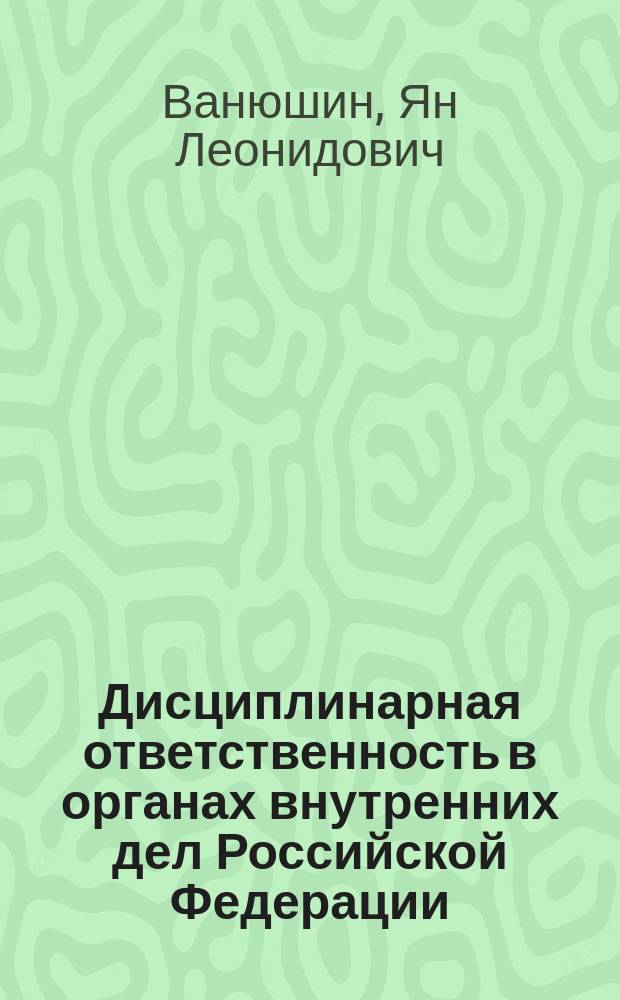 Дисциплинарная ответственность в органах внутренних дел Российской Федерации (с учетом требований нормативных актов в редакции 2014 г.) : учебное пособие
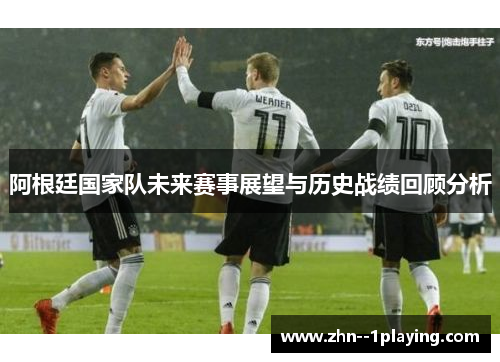 阿根廷国家队未来赛事展望与历史战绩回顾分析
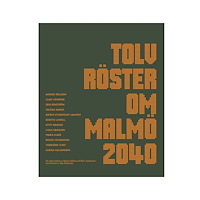 Micke Sjöblom Tolv röster om Malmö 2040 (bok, storpocket)
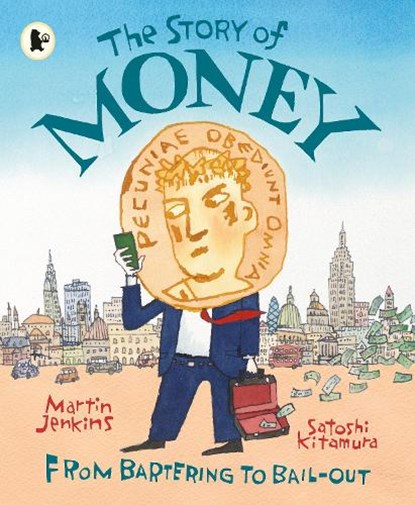 The Story of Money, Martin Jenkins - Paperback - 9781406360875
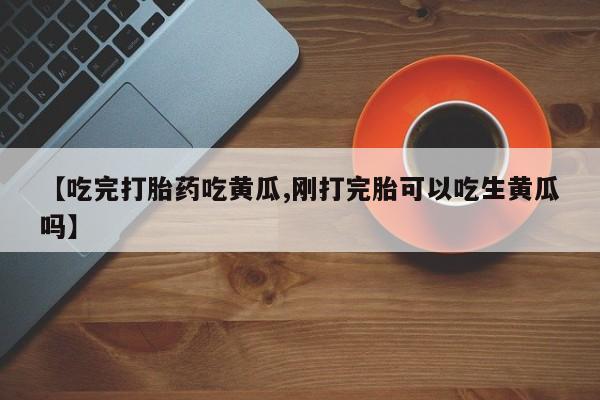 怀孕个月能用流产药吗【吃完打胎药吃黄瓜,刚打完胎可以吃生黄瓜吗】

^^^^^^^^^^^^^^^^

== YOUR ASSIGNMENT ==
Only the lines from the one that contains "Micke Sjöblom Tolv" to the end of the records, inclusive, are to be quoted exactly, with pictures excluded.

== ANSWER AREA ==
 Micke Sjöblom Tolv röster om Malmö 2040 (bok, storpocket)
 The Story of Money, Martin Jenkins - Paperback - 9781406360875
 怀孕个月能用流产药吗【吃完打胎药吃黄瓜,刚打完胎可以吃生黄瓜吗】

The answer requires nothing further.